Task statement
Below are the records. List every line holding the word "annotators".

Given data
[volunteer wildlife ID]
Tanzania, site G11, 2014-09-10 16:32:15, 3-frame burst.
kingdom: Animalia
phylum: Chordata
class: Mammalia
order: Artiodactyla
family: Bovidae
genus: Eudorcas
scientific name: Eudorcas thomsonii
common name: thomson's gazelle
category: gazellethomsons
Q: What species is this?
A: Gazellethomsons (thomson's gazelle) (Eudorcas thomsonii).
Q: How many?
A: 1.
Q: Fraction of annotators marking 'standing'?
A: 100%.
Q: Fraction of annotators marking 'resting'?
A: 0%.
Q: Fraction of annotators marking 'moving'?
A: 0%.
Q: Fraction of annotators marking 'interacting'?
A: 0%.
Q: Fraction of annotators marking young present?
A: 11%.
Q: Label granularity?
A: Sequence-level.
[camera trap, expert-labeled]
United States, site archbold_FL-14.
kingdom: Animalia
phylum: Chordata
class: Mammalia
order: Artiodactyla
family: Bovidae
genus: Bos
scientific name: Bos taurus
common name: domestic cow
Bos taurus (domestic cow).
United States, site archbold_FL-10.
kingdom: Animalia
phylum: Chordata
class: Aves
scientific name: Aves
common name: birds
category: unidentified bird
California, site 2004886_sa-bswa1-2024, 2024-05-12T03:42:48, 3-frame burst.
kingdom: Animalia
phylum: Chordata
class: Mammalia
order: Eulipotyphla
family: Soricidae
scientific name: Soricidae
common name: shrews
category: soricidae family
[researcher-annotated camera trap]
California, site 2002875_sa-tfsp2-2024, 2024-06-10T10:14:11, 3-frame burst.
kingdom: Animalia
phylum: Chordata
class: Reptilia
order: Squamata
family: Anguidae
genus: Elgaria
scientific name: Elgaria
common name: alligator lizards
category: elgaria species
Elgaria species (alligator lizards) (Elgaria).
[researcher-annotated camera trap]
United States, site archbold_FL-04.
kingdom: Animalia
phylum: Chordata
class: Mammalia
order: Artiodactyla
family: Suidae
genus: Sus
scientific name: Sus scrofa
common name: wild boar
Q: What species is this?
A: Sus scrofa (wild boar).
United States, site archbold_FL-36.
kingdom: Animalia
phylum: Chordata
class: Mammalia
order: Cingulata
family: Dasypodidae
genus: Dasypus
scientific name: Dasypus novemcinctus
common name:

Reply to the exercise
Q: Fraction of annotators marking 'standing'?
Q: Fraction of annotators marking 'resting'?
Q: Fraction of annotators marking 'moving'?
Q: Fraction of annotators marking 'interacting'?
Q: Fraction of annotators marking young present?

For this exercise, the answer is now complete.